[Start Data extract]
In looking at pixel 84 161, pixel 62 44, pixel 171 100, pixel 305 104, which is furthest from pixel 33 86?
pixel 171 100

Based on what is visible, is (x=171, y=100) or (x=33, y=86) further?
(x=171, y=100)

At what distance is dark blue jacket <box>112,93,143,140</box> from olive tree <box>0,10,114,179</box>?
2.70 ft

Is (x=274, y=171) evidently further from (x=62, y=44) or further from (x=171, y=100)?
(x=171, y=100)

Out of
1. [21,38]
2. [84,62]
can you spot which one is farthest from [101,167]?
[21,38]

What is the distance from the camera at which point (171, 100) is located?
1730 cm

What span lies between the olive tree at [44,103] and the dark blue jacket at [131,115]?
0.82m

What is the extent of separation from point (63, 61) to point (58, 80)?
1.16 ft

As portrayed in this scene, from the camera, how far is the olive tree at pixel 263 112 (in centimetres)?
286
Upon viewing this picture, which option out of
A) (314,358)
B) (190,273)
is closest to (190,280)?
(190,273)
[End Data extract]
● **Directions for this task**:
Reproduce all of the rows above, switching every occurrence of "olive tree" to "potted plant" and leaving everything else unchanged.

● **Reply**:
In looking at pixel 84 161, pixel 62 44, pixel 171 100, pixel 305 104, which is furthest from pixel 33 86?
pixel 171 100

Based on what is visible, is (x=171, y=100) or (x=33, y=86) further?
(x=171, y=100)

At what distance is dark blue jacket <box>112,93,143,140</box> from potted plant <box>0,10,114,179</box>?
2.70 ft

Is (x=274, y=171) evidently further from (x=62, y=44) or further from (x=171, y=100)?
(x=171, y=100)

Out of
1. [21,38]
2. [84,62]
can you spot which one is farthest from [101,167]?
[21,38]

What is the distance from the camera at which point (171, 100) is located?
1730 cm

What span lies between the potted plant at [44,103] and the dark blue jacket at [131,115]?
0.82m

What is the extent of separation from point (63, 61) to point (58, 80)?
1.16 ft

As portrayed in this scene, from the camera, how far is the potted plant at pixel 263 112 (in centimetres)?
286
Upon viewing this picture, which option out of
A) (314,358)
B) (190,273)
is closest to (190,280)?
(190,273)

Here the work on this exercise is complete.